WRITTEN TASK
Report how many lines of the items below contain the string "closer", with case counting toward a match. Give only the number.

PROVIDED DATA
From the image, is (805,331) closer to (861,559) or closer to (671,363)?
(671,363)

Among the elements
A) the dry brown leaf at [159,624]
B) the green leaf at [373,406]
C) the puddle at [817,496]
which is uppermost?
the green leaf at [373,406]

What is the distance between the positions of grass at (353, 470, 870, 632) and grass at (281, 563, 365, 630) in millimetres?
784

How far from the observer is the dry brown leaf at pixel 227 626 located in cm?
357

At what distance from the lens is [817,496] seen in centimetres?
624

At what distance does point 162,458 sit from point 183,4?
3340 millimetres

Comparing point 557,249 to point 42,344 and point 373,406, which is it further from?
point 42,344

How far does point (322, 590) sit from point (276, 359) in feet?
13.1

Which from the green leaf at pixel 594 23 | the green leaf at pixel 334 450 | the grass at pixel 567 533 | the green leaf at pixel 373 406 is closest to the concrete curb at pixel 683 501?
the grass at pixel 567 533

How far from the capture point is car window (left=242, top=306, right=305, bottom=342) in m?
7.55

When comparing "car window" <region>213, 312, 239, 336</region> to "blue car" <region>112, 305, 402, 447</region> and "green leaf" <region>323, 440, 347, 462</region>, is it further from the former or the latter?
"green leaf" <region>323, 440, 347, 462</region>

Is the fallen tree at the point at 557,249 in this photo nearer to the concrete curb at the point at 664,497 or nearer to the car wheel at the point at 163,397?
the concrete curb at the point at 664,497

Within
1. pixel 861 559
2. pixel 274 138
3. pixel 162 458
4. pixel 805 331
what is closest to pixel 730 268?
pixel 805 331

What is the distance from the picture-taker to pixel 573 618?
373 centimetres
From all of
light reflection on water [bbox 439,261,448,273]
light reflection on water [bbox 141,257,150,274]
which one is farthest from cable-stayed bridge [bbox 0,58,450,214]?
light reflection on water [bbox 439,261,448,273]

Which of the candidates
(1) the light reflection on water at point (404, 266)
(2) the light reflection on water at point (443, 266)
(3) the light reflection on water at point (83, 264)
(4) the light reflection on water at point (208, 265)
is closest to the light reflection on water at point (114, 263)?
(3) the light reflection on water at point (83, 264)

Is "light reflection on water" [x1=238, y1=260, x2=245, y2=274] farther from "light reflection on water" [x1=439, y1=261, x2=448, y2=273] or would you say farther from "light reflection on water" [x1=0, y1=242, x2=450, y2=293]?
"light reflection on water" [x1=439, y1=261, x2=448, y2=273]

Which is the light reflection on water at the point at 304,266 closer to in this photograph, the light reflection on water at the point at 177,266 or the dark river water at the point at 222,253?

...

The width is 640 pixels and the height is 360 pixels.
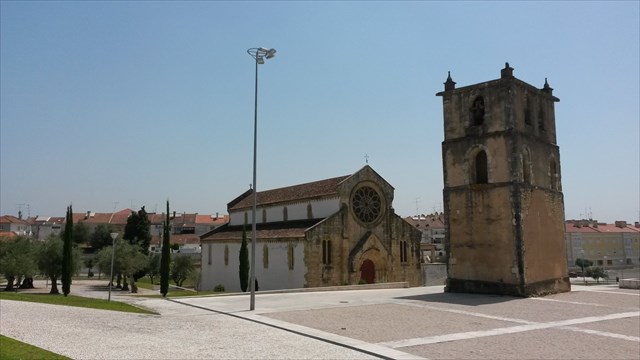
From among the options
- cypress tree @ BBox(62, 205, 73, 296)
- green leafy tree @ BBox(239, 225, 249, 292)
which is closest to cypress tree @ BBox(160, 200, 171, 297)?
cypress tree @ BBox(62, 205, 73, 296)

* * *

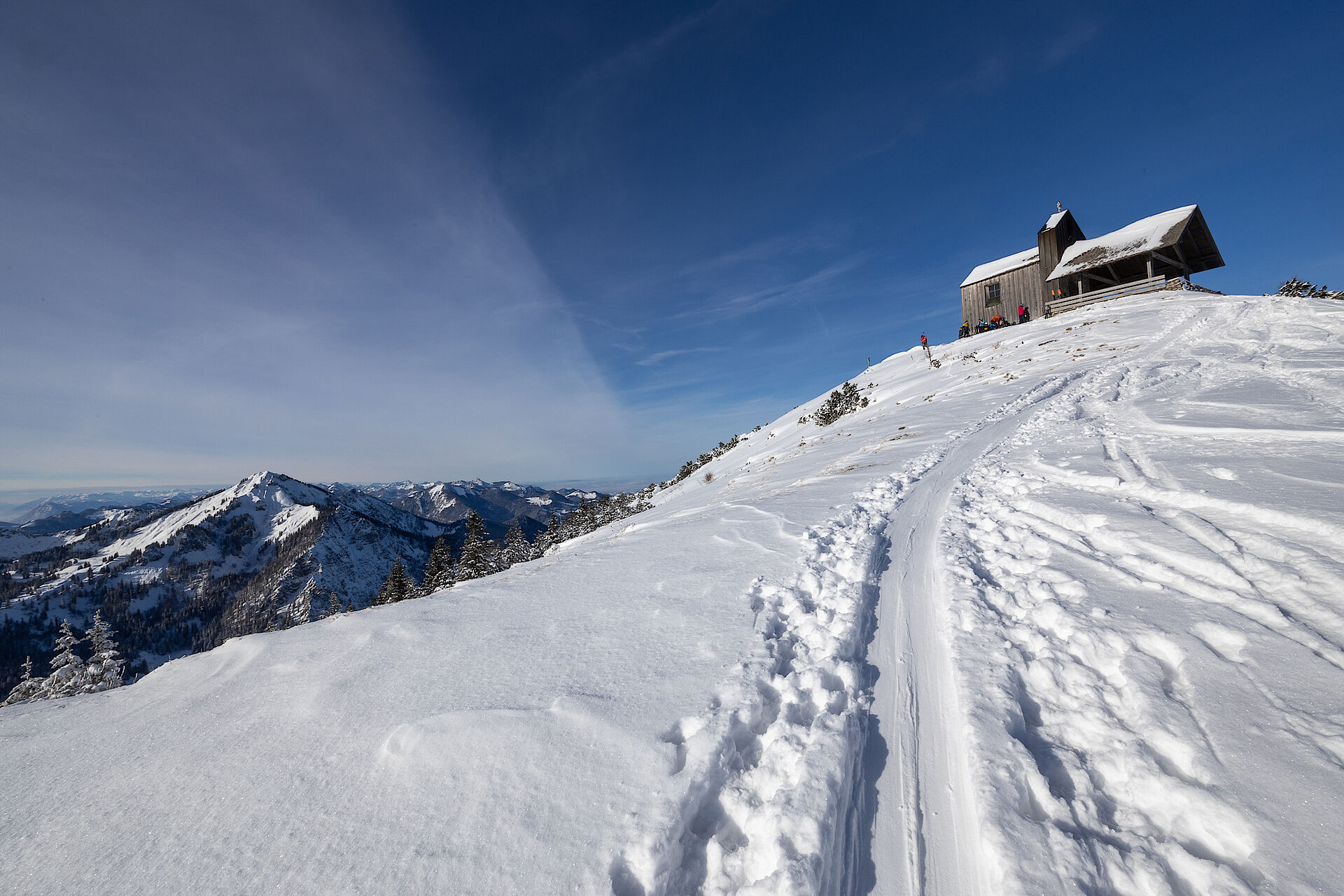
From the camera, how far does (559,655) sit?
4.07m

COMPLETE ANSWER
2